■ Exercise task: Return only the line that contains "Is the canvas" and each line after it, through the last line of the data below, copied exactly.
* start Dataset content *
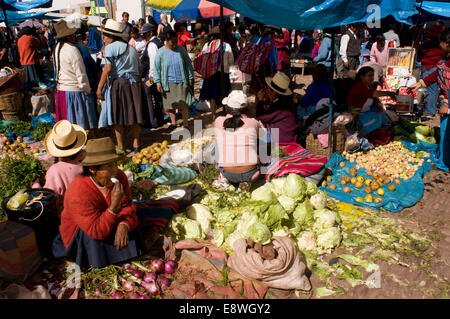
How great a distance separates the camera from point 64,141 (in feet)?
11.8

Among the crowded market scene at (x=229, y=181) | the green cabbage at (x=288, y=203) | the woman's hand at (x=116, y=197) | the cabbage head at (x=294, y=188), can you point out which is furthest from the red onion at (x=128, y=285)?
the cabbage head at (x=294, y=188)

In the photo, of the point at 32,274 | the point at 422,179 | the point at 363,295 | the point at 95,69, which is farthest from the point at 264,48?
the point at 32,274

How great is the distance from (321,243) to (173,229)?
1588 millimetres

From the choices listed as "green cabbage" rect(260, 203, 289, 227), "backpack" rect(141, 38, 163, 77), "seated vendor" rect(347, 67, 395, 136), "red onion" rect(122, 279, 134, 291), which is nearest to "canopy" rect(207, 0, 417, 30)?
"seated vendor" rect(347, 67, 395, 136)

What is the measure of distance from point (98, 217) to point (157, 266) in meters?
0.74

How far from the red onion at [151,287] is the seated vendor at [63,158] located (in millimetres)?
1242

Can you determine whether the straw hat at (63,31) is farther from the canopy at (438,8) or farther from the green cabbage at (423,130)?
the canopy at (438,8)

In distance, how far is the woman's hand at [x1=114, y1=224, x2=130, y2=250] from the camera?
3.06 metres

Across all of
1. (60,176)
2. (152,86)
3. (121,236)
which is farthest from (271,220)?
(152,86)

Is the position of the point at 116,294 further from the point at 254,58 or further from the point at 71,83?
the point at 254,58

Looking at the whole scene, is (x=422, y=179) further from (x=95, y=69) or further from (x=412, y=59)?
(x=95, y=69)

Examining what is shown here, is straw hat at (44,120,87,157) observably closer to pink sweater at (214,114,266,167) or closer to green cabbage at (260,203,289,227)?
pink sweater at (214,114,266,167)

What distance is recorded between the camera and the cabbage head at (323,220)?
3852 mm

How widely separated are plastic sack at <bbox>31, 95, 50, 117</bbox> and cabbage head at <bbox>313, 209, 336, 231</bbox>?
6.84 metres
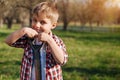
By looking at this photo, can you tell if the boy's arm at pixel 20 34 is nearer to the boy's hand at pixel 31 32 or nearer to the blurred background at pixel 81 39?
the boy's hand at pixel 31 32

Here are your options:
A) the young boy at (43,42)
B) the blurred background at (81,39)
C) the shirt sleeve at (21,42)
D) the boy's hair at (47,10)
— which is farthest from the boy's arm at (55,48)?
the blurred background at (81,39)

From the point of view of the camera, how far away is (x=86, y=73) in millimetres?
9945

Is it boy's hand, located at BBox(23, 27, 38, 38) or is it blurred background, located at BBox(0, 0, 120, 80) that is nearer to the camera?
boy's hand, located at BBox(23, 27, 38, 38)

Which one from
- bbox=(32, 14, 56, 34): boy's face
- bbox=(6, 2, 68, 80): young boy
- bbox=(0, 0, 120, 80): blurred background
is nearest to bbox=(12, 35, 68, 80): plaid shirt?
bbox=(6, 2, 68, 80): young boy

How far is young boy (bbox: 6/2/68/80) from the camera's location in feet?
11.6

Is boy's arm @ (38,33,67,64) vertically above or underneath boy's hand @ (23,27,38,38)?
underneath

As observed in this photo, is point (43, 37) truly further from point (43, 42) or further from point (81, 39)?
point (81, 39)

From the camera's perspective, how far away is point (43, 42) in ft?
12.1

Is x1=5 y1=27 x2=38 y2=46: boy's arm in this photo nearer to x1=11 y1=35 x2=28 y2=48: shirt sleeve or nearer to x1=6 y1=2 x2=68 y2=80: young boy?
x1=6 y1=2 x2=68 y2=80: young boy

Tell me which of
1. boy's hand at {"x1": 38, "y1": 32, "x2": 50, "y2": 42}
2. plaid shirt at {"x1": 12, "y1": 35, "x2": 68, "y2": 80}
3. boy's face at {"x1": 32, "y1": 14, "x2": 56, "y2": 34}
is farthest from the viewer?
plaid shirt at {"x1": 12, "y1": 35, "x2": 68, "y2": 80}

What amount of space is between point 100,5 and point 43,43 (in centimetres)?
6179

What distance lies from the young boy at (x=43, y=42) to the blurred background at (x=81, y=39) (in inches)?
114

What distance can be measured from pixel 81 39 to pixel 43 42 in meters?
28.5

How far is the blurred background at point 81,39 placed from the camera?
10.1m
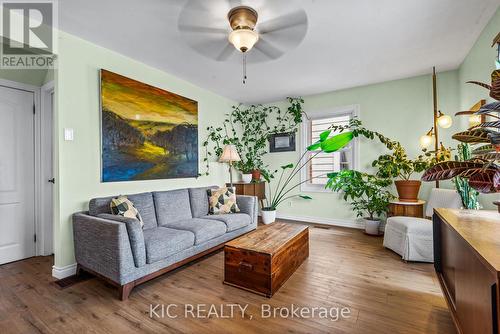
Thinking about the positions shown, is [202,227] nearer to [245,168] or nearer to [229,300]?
[229,300]

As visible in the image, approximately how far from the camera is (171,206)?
2.97 m

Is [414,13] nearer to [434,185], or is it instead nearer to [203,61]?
[203,61]

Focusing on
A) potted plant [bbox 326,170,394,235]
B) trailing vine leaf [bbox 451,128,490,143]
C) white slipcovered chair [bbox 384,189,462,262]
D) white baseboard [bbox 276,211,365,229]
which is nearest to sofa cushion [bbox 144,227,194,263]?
trailing vine leaf [bbox 451,128,490,143]

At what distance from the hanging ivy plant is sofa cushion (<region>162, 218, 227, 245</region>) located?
179 cm

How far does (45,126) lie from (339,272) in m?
3.99

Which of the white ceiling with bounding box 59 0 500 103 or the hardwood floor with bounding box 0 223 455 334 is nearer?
the hardwood floor with bounding box 0 223 455 334

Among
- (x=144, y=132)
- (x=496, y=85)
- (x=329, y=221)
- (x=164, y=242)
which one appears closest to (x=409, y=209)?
(x=329, y=221)

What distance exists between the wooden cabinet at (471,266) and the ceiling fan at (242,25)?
2.05m

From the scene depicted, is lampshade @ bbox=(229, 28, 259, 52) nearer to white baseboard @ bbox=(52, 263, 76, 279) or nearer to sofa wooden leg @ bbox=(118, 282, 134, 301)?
sofa wooden leg @ bbox=(118, 282, 134, 301)

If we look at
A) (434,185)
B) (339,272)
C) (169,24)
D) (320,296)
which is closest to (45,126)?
(169,24)

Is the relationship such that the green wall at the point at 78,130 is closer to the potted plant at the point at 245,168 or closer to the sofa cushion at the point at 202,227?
the sofa cushion at the point at 202,227

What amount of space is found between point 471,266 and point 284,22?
2.28 meters

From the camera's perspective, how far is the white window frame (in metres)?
4.11

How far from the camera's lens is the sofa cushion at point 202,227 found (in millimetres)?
2572
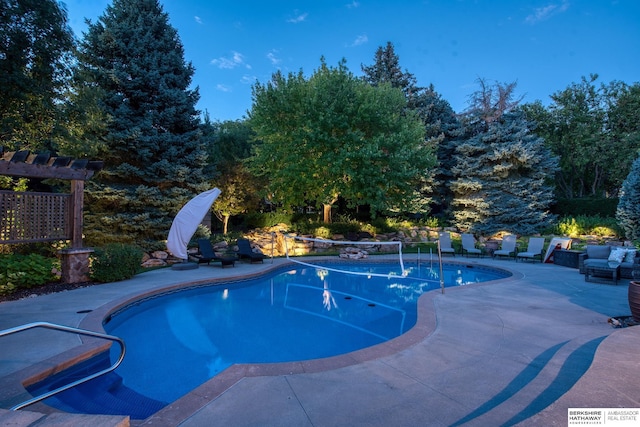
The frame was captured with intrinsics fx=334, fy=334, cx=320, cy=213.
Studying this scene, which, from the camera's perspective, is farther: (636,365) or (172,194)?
(172,194)

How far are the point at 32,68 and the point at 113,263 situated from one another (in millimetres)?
7942

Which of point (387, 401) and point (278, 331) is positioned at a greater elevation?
point (387, 401)

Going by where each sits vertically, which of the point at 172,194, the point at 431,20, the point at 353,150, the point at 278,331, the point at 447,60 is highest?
the point at 431,20

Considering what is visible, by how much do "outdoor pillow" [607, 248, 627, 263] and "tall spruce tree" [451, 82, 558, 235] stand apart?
419 inches

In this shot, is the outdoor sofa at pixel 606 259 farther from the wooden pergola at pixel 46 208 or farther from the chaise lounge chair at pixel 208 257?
the wooden pergola at pixel 46 208

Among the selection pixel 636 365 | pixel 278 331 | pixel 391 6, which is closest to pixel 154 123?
pixel 278 331

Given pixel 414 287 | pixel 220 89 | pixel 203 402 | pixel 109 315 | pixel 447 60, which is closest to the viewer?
pixel 203 402

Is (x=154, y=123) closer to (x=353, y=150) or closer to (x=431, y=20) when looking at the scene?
(x=353, y=150)

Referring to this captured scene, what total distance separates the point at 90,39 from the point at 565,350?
61.2ft

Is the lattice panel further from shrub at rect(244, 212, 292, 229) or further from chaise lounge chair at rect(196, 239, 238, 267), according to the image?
shrub at rect(244, 212, 292, 229)

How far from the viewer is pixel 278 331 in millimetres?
6602

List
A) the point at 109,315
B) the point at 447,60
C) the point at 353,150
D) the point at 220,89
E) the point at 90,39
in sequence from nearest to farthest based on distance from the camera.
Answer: the point at 109,315 < the point at 90,39 < the point at 353,150 < the point at 447,60 < the point at 220,89

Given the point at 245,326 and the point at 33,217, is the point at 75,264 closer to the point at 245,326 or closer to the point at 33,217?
the point at 33,217

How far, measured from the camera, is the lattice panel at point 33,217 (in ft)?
25.4
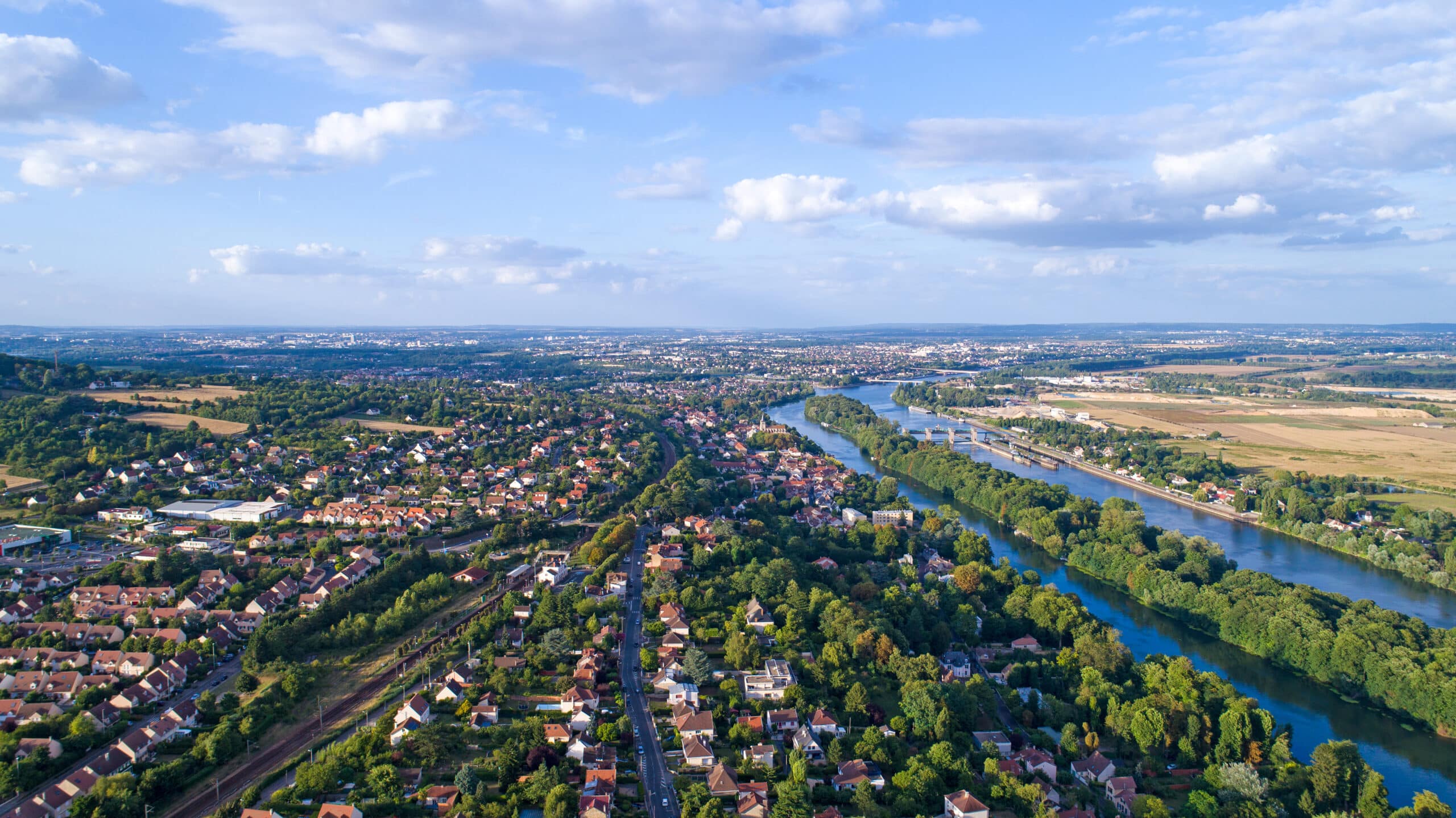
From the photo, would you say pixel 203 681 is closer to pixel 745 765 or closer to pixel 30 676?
pixel 30 676

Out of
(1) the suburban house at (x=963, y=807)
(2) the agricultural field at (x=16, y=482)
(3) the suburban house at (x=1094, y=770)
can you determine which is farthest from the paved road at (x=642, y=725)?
(2) the agricultural field at (x=16, y=482)

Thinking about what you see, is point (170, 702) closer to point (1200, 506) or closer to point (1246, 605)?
point (1246, 605)

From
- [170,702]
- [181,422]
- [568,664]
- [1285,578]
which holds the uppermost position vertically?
[181,422]

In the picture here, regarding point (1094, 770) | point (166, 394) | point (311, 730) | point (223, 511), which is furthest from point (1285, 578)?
point (166, 394)

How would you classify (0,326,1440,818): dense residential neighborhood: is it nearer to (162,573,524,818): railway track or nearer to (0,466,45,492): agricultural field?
(162,573,524,818): railway track

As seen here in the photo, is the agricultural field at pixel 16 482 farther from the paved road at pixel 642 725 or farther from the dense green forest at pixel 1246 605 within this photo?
the dense green forest at pixel 1246 605

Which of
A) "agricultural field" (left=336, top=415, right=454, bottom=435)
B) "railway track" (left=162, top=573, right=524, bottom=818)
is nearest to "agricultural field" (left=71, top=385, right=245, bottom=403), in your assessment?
"agricultural field" (left=336, top=415, right=454, bottom=435)

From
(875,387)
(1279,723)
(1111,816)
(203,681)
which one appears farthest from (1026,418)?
(203,681)
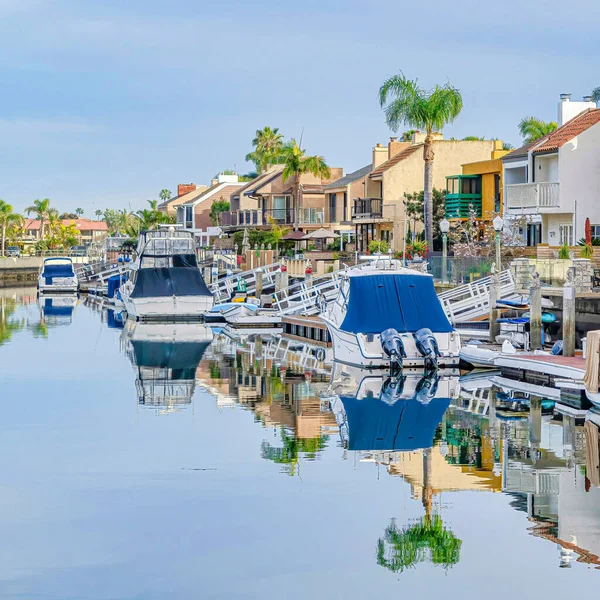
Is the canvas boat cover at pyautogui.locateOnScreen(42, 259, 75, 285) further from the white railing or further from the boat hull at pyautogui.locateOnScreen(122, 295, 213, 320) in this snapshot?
the white railing

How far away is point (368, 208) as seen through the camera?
81.0 meters

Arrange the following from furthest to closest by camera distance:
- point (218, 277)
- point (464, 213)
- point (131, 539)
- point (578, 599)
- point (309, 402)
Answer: point (218, 277)
point (464, 213)
point (309, 402)
point (131, 539)
point (578, 599)

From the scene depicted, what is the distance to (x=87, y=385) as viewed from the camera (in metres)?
35.8

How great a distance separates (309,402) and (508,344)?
24.7 ft

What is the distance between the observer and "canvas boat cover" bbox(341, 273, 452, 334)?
36000mm

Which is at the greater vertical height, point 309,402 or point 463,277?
point 463,277

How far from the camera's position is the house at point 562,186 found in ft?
173

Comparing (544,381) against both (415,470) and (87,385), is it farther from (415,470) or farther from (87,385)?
(87,385)

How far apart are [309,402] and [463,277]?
17.1 meters

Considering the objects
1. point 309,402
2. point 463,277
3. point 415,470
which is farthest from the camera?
point 463,277

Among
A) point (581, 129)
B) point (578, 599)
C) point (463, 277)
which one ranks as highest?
point (581, 129)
* end Dataset content *
■ Answer below:
Is the canvas boat cover at pyautogui.locateOnScreen(42, 259, 75, 285) further from the white railing or further from the boat hull at pyautogui.locateOnScreen(122, 295, 213, 320) in this snapshot?
the white railing

How far away is point (368, 208) as seen through the camera?
81.0 meters

Arrange the following from furthest to closest by camera distance:
- point (218, 277)
- point (464, 213)
- point (131, 539)
- point (578, 599)
- point (309, 402)
Answer: point (218, 277)
point (464, 213)
point (309, 402)
point (131, 539)
point (578, 599)

From the scene depicted, what is the distance to (x=87, y=385) as viewed from the camera (in metres)?
35.8

How great a distance separates (309,402) and (508,344)?
24.7 ft

What is the distance between the observer and "canvas boat cover" bbox(341, 273, 452, 334)?
36000mm

Which is at the greater vertical height, point 309,402 or point 463,277?
point 463,277

How far from the camera's position is the house at point 562,186 found in ft?
173

Comparing (544,381) against both (415,470) and (87,385), is it farther from (415,470) or farther from (87,385)?
(87,385)

How far apart are [309,402] and [463,277]?
17.1 meters

Considering the objects
1. point 309,402
2. point 463,277
3. point 415,470
which is farthest from the camera?
point 463,277

Among
A) point (581, 129)
B) point (578, 599)
C) point (463, 277)
which one ranks as highest?
point (581, 129)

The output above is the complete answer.